--- To be done ---
Reproduce verbatim every line from the one that includes "In the collection" to the closing line of the entries; omit everything before it.

--- Dataset excerpts ---

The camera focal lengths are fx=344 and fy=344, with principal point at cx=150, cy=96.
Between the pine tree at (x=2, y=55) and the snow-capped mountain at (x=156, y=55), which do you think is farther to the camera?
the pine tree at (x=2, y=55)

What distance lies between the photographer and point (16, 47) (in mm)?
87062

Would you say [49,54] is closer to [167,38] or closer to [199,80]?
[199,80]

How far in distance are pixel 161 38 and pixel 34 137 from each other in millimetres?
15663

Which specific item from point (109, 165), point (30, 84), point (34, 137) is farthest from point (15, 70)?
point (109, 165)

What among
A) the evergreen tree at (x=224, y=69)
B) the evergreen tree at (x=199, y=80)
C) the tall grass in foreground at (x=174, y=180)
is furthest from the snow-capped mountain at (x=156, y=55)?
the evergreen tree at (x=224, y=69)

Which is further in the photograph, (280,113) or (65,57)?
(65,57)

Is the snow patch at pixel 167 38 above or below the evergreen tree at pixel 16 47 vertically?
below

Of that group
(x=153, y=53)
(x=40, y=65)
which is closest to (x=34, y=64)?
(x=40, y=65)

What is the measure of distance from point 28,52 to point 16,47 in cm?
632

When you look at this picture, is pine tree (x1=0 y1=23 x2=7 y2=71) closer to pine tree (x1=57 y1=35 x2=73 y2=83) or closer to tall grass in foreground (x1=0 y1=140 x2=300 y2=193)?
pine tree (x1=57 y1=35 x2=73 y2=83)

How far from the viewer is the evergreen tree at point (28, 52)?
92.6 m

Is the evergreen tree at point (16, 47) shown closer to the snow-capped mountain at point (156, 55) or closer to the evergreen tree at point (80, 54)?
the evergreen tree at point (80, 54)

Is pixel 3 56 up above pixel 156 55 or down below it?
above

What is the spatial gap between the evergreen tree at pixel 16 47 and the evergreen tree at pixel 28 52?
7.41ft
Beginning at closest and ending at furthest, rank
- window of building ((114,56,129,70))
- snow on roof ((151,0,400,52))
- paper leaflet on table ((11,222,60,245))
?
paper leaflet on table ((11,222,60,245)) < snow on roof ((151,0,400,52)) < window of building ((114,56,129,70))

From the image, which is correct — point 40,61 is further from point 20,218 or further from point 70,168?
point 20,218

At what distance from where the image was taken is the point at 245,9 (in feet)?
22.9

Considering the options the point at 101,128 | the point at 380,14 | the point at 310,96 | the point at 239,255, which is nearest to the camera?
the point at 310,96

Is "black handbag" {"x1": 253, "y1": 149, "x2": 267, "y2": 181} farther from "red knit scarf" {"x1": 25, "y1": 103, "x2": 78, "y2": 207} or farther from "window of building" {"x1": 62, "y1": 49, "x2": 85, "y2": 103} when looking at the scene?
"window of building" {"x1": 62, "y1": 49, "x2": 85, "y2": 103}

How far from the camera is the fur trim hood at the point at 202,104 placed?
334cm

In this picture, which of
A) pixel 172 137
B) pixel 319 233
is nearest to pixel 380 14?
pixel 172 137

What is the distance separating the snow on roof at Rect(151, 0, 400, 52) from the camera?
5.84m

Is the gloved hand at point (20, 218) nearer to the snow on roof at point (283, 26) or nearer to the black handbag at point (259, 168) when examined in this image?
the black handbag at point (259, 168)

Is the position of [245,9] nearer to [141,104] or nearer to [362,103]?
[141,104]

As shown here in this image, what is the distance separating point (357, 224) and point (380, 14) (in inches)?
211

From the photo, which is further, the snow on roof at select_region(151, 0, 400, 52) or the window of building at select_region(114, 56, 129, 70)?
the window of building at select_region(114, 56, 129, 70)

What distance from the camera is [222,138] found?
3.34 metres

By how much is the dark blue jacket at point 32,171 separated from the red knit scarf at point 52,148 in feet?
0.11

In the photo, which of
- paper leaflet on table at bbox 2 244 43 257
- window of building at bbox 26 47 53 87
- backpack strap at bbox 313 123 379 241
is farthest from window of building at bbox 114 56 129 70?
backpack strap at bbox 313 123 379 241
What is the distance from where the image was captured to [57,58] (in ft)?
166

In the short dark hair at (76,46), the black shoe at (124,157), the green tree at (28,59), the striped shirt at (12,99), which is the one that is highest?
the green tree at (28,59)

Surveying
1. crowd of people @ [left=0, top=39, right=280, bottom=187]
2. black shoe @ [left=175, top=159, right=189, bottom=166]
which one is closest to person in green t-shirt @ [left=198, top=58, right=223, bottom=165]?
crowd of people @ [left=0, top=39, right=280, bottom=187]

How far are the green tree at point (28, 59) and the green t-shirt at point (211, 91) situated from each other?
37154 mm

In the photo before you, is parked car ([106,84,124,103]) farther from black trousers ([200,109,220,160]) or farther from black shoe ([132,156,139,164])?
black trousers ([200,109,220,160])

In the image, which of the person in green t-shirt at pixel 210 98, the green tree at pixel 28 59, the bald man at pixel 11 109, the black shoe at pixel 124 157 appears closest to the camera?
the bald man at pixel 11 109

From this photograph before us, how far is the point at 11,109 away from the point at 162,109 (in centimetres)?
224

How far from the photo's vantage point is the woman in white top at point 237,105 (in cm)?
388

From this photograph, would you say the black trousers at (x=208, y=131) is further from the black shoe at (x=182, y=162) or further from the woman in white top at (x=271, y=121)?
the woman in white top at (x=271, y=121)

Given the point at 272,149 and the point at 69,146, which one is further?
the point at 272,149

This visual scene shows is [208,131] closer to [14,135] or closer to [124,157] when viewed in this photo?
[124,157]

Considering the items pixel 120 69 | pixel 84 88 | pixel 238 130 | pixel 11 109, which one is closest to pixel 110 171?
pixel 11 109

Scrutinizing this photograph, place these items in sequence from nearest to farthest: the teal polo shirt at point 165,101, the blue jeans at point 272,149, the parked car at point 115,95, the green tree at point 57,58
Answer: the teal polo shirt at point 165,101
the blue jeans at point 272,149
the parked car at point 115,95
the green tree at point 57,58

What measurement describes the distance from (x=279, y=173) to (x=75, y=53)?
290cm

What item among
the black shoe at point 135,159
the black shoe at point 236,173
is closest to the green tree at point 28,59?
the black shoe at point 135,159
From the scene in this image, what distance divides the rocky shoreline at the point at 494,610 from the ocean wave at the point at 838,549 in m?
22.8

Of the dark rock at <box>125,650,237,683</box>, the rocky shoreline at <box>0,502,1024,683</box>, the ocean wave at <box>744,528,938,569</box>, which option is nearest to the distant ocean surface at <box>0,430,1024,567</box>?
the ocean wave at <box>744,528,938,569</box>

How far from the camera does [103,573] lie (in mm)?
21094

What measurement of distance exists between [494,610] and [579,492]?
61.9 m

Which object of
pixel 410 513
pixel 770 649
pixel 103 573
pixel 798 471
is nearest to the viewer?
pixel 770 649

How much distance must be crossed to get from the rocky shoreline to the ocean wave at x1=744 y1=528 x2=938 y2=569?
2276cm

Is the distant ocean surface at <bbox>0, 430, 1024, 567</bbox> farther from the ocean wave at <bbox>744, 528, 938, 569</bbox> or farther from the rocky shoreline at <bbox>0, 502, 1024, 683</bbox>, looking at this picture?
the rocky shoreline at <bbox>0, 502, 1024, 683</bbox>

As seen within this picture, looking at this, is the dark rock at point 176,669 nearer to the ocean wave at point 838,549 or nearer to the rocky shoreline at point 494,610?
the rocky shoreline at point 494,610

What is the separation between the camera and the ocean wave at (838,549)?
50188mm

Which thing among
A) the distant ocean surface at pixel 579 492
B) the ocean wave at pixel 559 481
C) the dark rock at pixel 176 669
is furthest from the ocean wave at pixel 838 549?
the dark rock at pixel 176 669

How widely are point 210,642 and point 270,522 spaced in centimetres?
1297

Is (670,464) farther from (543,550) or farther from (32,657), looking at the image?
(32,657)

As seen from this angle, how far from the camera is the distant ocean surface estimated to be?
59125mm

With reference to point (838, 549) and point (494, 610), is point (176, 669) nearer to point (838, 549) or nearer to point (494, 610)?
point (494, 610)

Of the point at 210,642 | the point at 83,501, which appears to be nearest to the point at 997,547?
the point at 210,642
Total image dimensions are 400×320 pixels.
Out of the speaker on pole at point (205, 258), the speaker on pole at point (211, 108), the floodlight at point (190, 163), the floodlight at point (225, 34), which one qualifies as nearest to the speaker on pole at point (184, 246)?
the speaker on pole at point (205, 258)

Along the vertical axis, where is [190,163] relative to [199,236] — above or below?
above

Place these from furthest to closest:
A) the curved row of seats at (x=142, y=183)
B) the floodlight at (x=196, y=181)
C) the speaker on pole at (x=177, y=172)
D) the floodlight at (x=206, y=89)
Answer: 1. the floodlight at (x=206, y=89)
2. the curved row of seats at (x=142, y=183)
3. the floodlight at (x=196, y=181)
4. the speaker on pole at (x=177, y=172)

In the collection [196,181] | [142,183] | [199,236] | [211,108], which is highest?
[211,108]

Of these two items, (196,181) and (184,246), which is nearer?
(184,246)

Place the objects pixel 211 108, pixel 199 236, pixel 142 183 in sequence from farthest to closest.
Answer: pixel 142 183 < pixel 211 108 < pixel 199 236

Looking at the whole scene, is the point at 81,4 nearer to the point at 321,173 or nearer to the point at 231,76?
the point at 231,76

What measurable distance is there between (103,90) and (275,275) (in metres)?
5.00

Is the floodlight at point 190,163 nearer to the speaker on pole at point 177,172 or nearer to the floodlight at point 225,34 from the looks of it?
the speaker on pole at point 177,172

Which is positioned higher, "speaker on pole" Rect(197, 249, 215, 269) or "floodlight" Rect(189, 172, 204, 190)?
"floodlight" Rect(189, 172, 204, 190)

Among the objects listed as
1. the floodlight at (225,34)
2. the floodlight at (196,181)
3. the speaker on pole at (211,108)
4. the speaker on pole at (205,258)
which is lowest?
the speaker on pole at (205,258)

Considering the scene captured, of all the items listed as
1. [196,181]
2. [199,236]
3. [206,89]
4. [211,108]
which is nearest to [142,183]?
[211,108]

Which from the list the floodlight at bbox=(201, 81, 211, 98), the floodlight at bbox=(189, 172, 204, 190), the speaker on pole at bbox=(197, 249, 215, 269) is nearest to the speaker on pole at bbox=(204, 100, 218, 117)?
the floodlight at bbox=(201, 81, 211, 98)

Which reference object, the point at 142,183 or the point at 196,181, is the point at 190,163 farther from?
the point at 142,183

--- Answer to the exercise ---
In the collection [196,181] | [142,183] | [199,236] | [211,108], which is highest?
[211,108]

Of these two items, (196,181) and (184,246), which is nearer?
(184,246)

Place the objects pixel 211 108, pixel 199 236, pixel 142 183 in sequence from farthest to closest.
Answer: pixel 142 183 < pixel 211 108 < pixel 199 236

Looking at the whole scene, is the point at 81,4 nearer to the point at 321,173 or nearer to the point at 231,76?
the point at 231,76

What measurable distance is there between (103,90) and (275,275) (in metres)?
5.00

Is the floodlight at point 190,163 nearer to the speaker on pole at point 177,172 or nearer to the floodlight at point 225,34 from the looks of it?
the speaker on pole at point 177,172

Which is positioned higher, "speaker on pole" Rect(197, 249, 215, 269) or "floodlight" Rect(189, 172, 204, 190)?
"floodlight" Rect(189, 172, 204, 190)

Among the objects listed as
1. the floodlight at (225,34)
2. the floodlight at (196,181)
3. the speaker on pole at (211,108)
4. the speaker on pole at (205,258)
which is lowest?
the speaker on pole at (205,258)

Considering the scene captured, of all the items listed as
1. [196,181]
2. [199,236]
3. [206,89]
4. [211,108]
which is nearest to [142,183]?
[211,108]

Which from the list the floodlight at bbox=(201, 81, 211, 98), the floodlight at bbox=(189, 172, 204, 190), the speaker on pole at bbox=(197, 249, 215, 269) is nearest to the speaker on pole at bbox=(204, 100, 218, 117)?
the floodlight at bbox=(201, 81, 211, 98)

Which reference object, the point at 142,183 or the point at 196,181, is the point at 190,163 farther from?
the point at 142,183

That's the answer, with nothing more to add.